Objective |
Arrange as a numbered list, blank lines omitted, the lines starting with the line containing "Is pixel 150" and going on through the line containing "Answer: the doorway".

Spatial questions about image scenes |
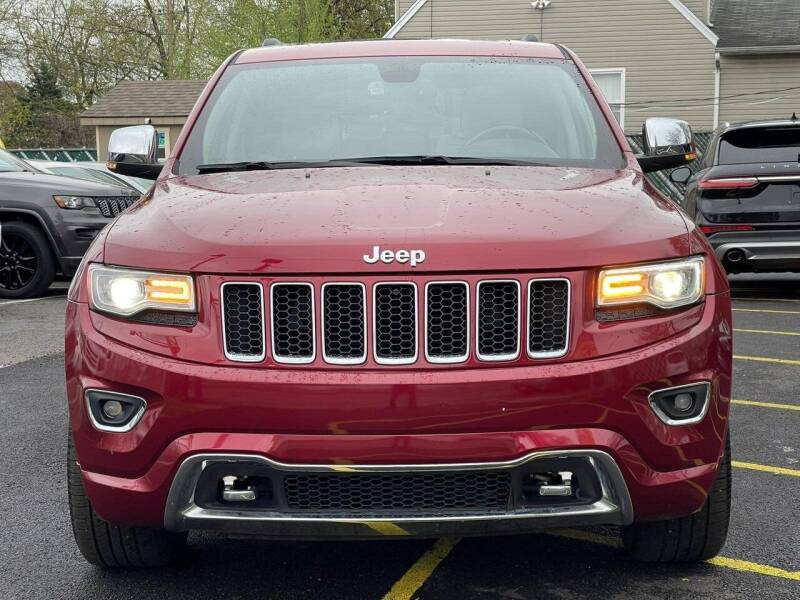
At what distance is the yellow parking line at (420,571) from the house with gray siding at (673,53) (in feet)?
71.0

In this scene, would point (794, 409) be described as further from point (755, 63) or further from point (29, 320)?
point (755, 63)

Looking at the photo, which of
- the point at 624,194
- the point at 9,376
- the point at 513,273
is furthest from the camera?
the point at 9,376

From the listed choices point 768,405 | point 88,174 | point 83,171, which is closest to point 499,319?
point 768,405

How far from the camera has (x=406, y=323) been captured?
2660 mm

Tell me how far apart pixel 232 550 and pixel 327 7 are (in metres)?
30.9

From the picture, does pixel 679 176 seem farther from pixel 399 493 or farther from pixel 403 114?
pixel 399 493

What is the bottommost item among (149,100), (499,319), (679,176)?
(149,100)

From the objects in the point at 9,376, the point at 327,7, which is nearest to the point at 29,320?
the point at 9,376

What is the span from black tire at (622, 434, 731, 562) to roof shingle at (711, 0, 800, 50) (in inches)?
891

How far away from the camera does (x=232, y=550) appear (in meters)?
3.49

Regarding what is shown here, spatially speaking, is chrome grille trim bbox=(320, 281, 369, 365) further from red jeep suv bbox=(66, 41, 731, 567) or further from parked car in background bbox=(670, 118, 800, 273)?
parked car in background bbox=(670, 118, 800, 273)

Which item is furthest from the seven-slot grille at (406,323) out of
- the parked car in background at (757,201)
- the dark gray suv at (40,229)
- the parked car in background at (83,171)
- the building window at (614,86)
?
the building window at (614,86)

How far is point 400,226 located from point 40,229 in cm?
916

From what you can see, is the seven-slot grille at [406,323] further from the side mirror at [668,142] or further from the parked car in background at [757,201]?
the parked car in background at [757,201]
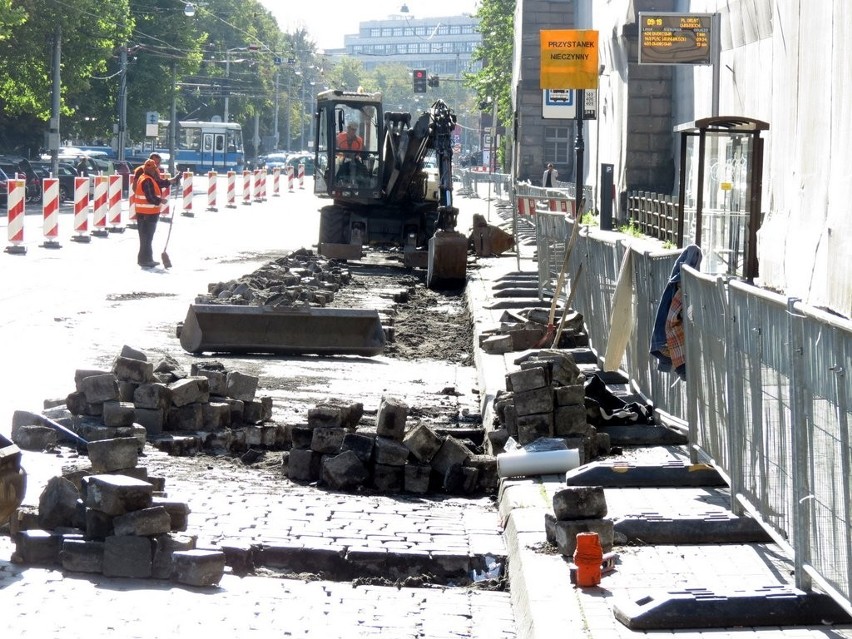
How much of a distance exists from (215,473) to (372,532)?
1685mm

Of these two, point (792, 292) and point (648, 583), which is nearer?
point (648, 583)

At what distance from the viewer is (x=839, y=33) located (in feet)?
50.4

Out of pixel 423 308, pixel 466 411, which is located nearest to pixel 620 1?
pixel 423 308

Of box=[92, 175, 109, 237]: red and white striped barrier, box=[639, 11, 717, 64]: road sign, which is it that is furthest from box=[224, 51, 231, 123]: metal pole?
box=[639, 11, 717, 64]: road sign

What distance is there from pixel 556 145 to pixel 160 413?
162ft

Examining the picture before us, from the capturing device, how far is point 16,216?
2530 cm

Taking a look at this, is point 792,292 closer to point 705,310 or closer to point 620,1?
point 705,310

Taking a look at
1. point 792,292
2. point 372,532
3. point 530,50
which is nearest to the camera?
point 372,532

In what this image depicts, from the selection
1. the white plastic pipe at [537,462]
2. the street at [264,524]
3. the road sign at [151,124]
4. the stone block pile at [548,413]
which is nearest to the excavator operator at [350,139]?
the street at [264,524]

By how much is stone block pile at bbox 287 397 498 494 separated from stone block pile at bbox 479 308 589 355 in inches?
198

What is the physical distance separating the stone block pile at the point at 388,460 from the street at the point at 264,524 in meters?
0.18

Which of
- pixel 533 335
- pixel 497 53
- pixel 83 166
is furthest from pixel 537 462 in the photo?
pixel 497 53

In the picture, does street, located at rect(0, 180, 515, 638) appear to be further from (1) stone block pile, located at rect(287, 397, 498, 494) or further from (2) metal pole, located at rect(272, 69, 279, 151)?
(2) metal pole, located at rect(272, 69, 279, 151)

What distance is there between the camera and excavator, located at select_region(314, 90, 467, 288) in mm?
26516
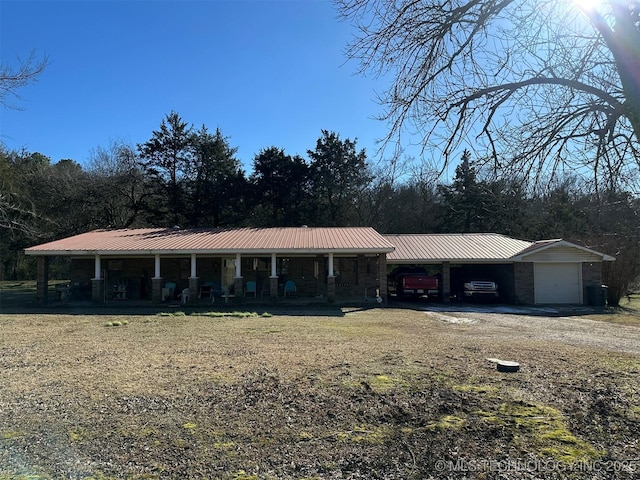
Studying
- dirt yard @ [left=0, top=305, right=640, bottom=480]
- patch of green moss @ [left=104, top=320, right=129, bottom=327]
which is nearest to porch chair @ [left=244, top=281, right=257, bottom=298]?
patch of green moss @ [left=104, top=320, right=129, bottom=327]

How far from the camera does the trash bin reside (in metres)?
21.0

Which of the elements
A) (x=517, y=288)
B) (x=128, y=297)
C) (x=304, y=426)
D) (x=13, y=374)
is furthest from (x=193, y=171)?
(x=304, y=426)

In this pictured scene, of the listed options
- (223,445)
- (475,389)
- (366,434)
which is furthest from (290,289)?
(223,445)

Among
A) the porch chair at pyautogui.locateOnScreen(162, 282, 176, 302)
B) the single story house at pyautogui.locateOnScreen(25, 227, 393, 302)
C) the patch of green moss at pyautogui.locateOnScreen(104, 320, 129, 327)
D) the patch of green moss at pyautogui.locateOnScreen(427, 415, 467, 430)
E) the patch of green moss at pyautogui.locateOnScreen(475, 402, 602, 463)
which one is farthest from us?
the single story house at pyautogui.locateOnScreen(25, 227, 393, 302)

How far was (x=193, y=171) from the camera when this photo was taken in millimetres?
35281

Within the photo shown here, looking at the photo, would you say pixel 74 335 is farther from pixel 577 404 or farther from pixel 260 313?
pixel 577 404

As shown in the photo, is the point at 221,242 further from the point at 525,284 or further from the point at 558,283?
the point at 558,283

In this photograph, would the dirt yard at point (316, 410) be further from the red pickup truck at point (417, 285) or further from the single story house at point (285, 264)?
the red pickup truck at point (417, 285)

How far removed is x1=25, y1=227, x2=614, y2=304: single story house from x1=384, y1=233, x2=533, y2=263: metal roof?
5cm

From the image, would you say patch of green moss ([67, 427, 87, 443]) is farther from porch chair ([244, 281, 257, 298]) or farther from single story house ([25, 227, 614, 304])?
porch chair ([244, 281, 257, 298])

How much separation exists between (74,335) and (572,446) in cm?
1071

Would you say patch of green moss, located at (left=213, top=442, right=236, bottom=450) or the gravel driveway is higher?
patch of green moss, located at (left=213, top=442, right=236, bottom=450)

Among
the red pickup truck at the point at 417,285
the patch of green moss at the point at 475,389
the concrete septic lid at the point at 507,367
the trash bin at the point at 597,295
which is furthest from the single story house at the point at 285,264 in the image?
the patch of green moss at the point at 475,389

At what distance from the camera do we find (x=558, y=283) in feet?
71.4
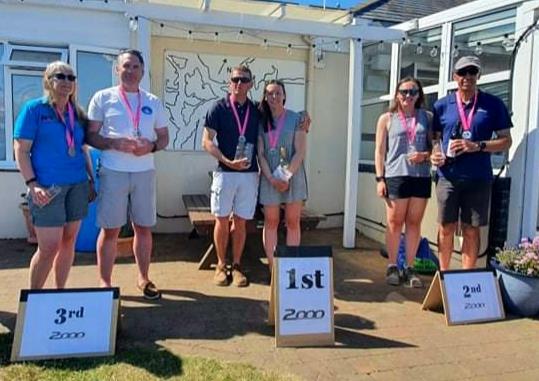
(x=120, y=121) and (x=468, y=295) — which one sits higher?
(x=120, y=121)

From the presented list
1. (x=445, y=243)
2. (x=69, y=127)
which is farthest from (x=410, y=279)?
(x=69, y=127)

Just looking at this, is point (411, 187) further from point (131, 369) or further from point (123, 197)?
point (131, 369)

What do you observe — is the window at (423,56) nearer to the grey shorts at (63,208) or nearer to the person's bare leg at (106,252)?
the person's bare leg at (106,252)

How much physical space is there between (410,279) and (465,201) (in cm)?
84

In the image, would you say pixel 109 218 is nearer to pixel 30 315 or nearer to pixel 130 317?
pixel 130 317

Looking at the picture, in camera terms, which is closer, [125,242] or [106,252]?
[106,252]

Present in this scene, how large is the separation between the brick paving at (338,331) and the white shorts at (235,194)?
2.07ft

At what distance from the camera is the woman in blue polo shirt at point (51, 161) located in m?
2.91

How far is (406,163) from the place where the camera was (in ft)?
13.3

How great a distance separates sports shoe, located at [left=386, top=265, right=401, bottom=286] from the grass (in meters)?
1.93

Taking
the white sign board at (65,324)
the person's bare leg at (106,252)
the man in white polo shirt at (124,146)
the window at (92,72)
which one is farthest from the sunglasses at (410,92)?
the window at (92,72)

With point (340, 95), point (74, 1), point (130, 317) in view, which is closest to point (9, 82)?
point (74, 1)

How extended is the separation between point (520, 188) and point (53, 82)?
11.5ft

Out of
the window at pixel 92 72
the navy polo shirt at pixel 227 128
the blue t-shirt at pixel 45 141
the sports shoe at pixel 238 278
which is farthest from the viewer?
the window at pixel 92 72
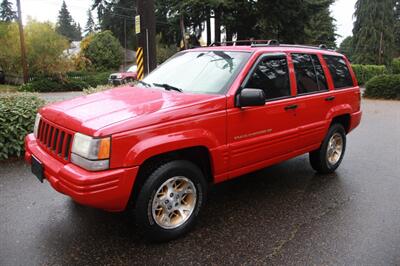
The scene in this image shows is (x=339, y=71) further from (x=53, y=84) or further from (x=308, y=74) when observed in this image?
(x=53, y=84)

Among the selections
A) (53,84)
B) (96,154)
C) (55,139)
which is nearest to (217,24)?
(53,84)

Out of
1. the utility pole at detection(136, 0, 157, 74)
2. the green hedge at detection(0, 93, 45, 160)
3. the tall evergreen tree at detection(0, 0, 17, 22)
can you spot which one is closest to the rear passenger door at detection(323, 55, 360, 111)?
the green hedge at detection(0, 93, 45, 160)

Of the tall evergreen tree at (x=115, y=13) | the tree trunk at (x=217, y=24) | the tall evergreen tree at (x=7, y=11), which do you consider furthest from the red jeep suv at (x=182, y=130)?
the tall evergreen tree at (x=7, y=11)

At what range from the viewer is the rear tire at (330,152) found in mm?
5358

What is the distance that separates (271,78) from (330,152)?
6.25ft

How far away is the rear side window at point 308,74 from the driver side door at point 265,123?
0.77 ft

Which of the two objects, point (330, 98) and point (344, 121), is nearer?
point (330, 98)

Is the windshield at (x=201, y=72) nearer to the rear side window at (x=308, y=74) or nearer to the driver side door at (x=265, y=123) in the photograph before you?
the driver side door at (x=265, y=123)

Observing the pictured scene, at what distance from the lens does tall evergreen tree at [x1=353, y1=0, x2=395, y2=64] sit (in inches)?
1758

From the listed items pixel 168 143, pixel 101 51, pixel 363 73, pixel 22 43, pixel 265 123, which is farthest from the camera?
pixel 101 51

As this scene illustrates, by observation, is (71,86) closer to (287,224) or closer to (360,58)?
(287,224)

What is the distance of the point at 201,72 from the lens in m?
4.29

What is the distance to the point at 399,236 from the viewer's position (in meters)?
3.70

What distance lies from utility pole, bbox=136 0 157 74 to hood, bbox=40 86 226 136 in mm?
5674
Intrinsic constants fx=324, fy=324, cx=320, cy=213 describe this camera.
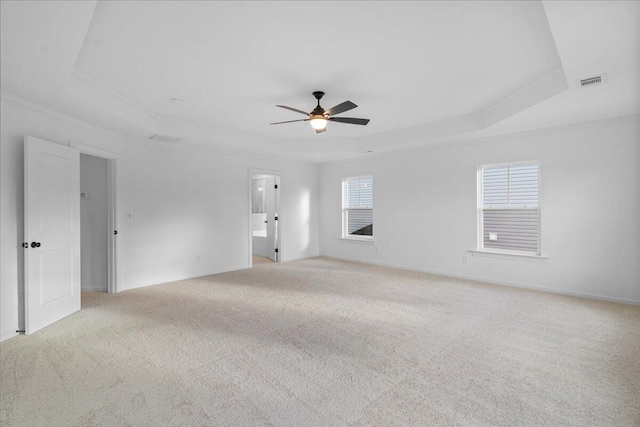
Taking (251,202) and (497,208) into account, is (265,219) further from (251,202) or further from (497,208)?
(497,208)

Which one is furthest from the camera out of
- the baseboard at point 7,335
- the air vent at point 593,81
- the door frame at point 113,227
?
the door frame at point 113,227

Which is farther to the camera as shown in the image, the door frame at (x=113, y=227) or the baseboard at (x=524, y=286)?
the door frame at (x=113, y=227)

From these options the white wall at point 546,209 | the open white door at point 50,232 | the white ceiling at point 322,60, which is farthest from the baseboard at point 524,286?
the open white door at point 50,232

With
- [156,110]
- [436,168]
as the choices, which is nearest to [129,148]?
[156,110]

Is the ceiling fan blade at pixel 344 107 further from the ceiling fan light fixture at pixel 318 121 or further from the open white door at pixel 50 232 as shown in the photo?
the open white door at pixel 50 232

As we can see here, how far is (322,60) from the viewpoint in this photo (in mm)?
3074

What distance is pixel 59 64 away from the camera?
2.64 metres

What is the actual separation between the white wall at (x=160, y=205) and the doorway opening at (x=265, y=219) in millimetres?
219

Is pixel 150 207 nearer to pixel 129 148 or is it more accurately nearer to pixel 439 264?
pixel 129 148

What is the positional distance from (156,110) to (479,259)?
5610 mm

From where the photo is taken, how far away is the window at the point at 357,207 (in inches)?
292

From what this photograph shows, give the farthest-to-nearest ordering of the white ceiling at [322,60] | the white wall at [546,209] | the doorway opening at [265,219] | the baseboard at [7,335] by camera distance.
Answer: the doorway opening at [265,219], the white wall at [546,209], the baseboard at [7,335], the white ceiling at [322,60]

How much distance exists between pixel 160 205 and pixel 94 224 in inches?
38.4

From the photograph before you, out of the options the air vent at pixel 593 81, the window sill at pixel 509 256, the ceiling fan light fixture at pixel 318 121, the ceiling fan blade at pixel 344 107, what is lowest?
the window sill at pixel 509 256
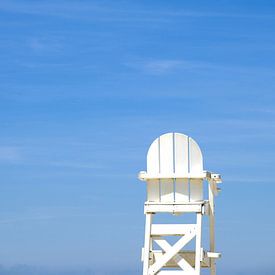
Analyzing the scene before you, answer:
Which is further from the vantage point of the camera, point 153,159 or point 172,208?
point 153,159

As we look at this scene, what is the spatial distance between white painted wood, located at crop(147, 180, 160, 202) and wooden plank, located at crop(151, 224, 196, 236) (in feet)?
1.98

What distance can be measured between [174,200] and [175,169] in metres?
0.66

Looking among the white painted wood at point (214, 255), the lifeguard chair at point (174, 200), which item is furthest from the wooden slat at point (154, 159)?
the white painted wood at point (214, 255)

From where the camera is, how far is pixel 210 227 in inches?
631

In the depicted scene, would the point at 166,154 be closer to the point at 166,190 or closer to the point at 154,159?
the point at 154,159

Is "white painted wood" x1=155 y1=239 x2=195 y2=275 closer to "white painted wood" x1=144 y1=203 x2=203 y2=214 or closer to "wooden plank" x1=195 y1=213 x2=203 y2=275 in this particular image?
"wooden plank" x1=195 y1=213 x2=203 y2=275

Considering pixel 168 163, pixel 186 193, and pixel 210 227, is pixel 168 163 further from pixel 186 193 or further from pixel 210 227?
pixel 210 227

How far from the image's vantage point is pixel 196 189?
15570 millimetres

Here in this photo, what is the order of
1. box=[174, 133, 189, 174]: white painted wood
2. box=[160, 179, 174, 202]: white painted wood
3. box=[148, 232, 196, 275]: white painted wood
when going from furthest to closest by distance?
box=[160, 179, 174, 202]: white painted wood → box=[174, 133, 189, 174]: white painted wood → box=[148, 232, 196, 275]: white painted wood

Complete answer |
1. Is pixel 150 207 nearer to pixel 129 148 or is it more accurately nearer to pixel 439 264?
2. pixel 129 148
3. What is the positional distance from (156,110) to (479,259)?
4. 5610 mm
5. From where the photo is taken, how far away is the window at the point at 357,207 (in inches)?
6. 292
7. From what this photograph shows, give the farthest-to-nearest ordering of the white ceiling at [322,60] | the white wall at [546,209] | the doorway opening at [265,219] | the baseboard at [7,335] by camera distance.
8. Answer: the doorway opening at [265,219], the white wall at [546,209], the baseboard at [7,335], the white ceiling at [322,60]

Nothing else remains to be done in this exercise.